There is another issue to factor in: composability. DeFi is so powerful because open-source dApps can be reused, modified and plugged into existing dApps to access existing functionality and network effect – adding value to the ecosystem as a whole. Certain applications, including those that use flash loans or involve instant arbitrage, require atomic composability: the property whereby all relevant transactions are executed successfully, or else none are. Certain scaling solutions – including some forms of sharding and L2 platforms – can introduce friction and complexity, meaning that atomic composability does not work reliably or at all.

The challenge for blockchain is not just to scale, but to maintain atomic composability at scale. Ergo is not currently seeking to scale by implementing untested technologies for now. Instead, it aims to use the ‘headroom’ that is still available for conventional blockchain platforms by using resources more intelligently. Solutions include NiPoPoWs and storage rent, as well as featuring an open governance process that avoids the need for contentious hardforks to upgrade the network.

Auditable, compliant privacy

Finally, the privacy wars have stepped up as regulators realise crypto’s scope for illegal transactions. France has recently sought to ban the use of privacy coins like Monero, and authorities in the US have stated their aim of de-anonymising transactions in such networks.

At the same time, there is a huge need for privacy within businesses, not least to help prevent industrial espionage, as well as a reasonable expectation of financial privacy on the part of everyday users.
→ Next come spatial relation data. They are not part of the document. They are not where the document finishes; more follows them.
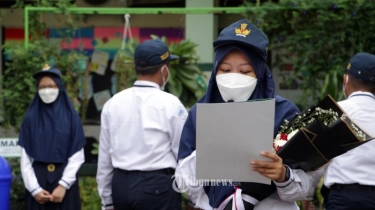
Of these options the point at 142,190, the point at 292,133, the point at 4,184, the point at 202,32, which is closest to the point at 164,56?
the point at 142,190

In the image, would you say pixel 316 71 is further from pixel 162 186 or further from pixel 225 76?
pixel 225 76

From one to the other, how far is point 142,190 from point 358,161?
1.52 m

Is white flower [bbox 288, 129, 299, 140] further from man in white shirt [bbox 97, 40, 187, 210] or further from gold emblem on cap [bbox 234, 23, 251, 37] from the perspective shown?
man in white shirt [bbox 97, 40, 187, 210]

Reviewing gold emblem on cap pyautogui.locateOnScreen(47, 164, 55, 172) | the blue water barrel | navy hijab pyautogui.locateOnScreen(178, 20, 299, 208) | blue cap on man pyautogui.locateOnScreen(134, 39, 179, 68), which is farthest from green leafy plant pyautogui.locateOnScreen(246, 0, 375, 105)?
navy hijab pyautogui.locateOnScreen(178, 20, 299, 208)

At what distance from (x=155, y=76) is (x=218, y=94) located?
7.26 ft

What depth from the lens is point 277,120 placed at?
3.56 m

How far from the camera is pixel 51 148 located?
265 inches

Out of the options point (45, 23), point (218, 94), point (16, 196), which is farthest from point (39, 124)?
point (218, 94)

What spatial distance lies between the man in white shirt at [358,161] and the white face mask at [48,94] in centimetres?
259

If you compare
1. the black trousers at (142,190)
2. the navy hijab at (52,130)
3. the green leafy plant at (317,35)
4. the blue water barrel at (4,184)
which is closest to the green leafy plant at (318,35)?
the green leafy plant at (317,35)

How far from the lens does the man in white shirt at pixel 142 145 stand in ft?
18.5

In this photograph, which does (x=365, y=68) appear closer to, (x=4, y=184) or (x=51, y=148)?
(x=51, y=148)

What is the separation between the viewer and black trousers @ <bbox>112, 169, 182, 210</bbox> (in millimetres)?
5594

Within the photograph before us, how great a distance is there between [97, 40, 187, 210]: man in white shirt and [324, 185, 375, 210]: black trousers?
1.16m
Selective or opt-in privacy, as well as bespoke conditions for who is allowed access to the transaction record, may well become an established feature of the space. This will enable users to maintain the privacy they need to, while revealing information where required. Ergo’s Sigma protocols are the ideal vehicle to implement the custom cryptographic signatures for this use case.

What is clear is that 2020 has been a Rubicon year for crypto. If there was any doubt that the sector was here to stay at the beginning of the year, it is gone by the end. 2021 looks set to be a very interesting year for crypto and DeFi as the themes we have seen over the past 12 months continue to play out.